# PASSAGE:
— Begin —
Archive for the 'Python' Category

Aug 10 2009

Nice examples of ESRIs geoprocessing python module (9.3)

Published by perrygeo under ESRI, Python

Just thought I’d point out a great presentation about the “new” 9.3 geoprocessing (gp) python module from ESRI.

Ghislain Prince and Elizabeth Flanary do a great job of introduction by examples. The latest gp module is much more pythonic and these examples show how to leverage that to its full advantage. If you try to do this with older gp versions, the code would make most pythonistas cringe. This latest version returns objects and lists, use real booleans, and uses true objects instead of funky string parameters. Basic OO stuff for most python libraries but a big improvement for gp.

Here’s the powerpoint presentation. Thanks to Jamey Rosen for the tip!

No responses yet

Jun 16 2009

IronPython (2.6) and ArcGIS - ready for prime time!!

Published by perrygeo under ESRI, Python

Not sure why this didn’t occur to me before I wrote that last post but I tried the “pythonic” version of the code under the IronPython 2.6 Beta 1 release and it works!

lyr = Carto.LayerFileClass()
lyr.Open('C:\\test.lyr')
print lyr.Filename

Works perfectly now. So IronPython 2.6 promises to be a viable option for extending ArcGIS. My enthusiasm has been renewed.

4 responses so far

Jun 16 2009

IronPython and ArcGIS - not quite ready for prime time

Published by perrygeo under ESRI, Python

Occasionally I find myself in the C#/.NET world in order to write code using ESRI ArcObjects. Today I was toying with the idea of automating the creation of ESRI Layer files (a file which defines the cartographic styling of a dataset). Of course they are in an undocumented binary file format, inaccessible to anything but ESRI software. So I pop open Visual Studio ….

I feel a nagging unease every time I type a set of curly braces. And VB just makes me insane. I prefer, of course, to use python. Luckily there is IronPython which runs on .NET - which means I could theoretically use it to interact with ArcGIS.

I only found a single working example of using ArcObjects through IronPython. But it looked promising enough to close Visual Studio and give it a go.

The first nagging problem is an IronPython-specific one. Relatively minor annoyance but you have to add the reference to a .NET assembly (library) before you can load it.

import clr
clr.AddReference('ESRI.ArcGIS.System')
clr.AddReference('ESRI.ArcGIS.Carto')
from ESRI.ArcGIS import esriSystem
from ESRI.ArcGIS import Carto

Now there is the issue of grabbing an ESRI license. A little verbose IMO but it could easily be encapsulated in a helper function to clean things up.

aoc = esriSystem.AoInitializeClass()
res = esriSystem.IAoInitialize.IsProductCodeAvailable(aoc,
         esriSystem.esriLicenseProductCode.esriLicenseProductCodeArcView)
if res == esriSystem.esriLicenseStatus.esriLicenseAvailable:
    esriSystem.IAoInitialize.Initialize(aoc,
      esriSystem.esriLicenseProductCode.esriLicenseProductCodeArcView)

Now that we’ve satisfied the demands of our proprietary license overlords, we can proceed with the real work .. in this case I just want to open an existing Layer file and see if the resulting object knows it’s own file path. Really simple, right?
— End —
# SUPPLIED DATA:
— Begin —
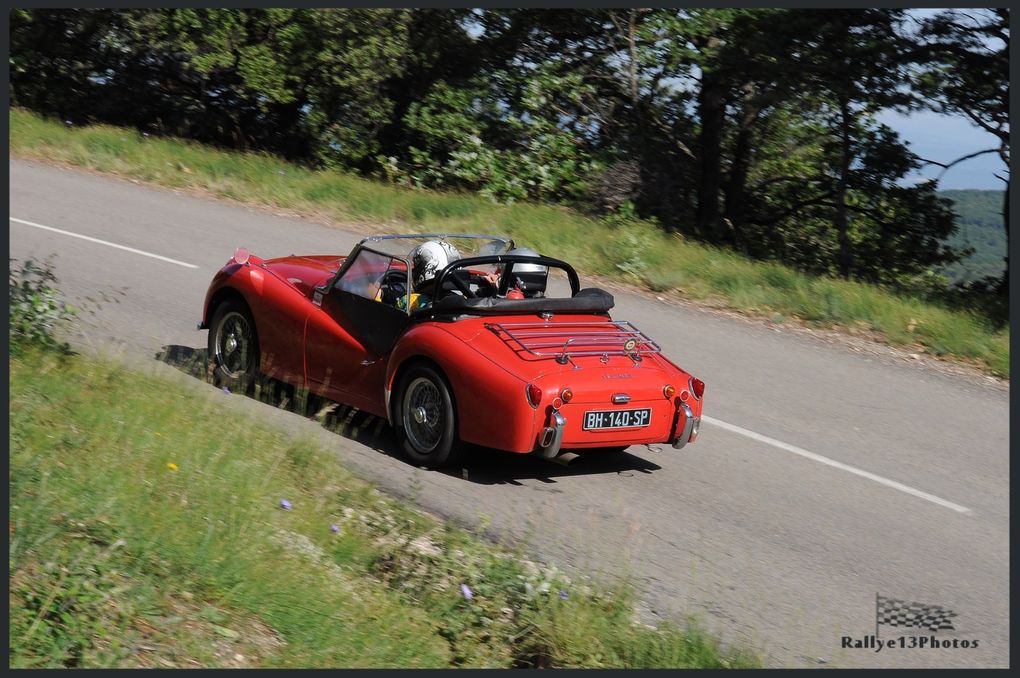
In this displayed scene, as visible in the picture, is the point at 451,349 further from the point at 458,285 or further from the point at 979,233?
the point at 979,233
— End —
# TASK SET:
a - According to the Python blog archive, under which IronPython release did the author find that the "pythonic" version of the code worked?
b - Pick up the Python blog archive after its final sentence and carry it forward.

# RESPONSES IN ORDER:
a - The IronPython 2.6 Beta 1 release.

b -
lyr = Carto.LayerFileClass()
if "Open" in dir(lyr): print "The Layer object has an Open method but...."
lyr.Open('C:\\test.lyr')
print lyr.Filename

The Layer object has an Open method but....
Traceback (most recent call last):
 File "“, line 1, in 
AttributeError: ‘GenericComObject’ object has no attribute ‘Open’

Hrm. Looks like we’ve run across bug 1506 which doesn’t allow access to the properties and methods of a given instance - instead your have to work through the functions provided by the implementation. Grr…

Carto.ILayerFile.Open(lyr, 'C:\\test.lyr')
print Carto.ILayerFile.Filename.GetValue(lyr)

That is unwieldy, ugly and unpythonic. What’s the point of object oriented programming if you can’t access the methods and properties of an object directly? Since all ArcObjects applications are based on extending COM interfaces, this would be a major pain in any non-trivial application. Basically, until these .NET-accessible COM objects can be treated in a pythonic way, I don’t see any compelling reason to pursue IronPython and ArcGIS integration. Looks like its back to C# for the moment … (/me take a deep sigh and opens Visual Studio) … unless of course anyone has some brilliant solution to share!!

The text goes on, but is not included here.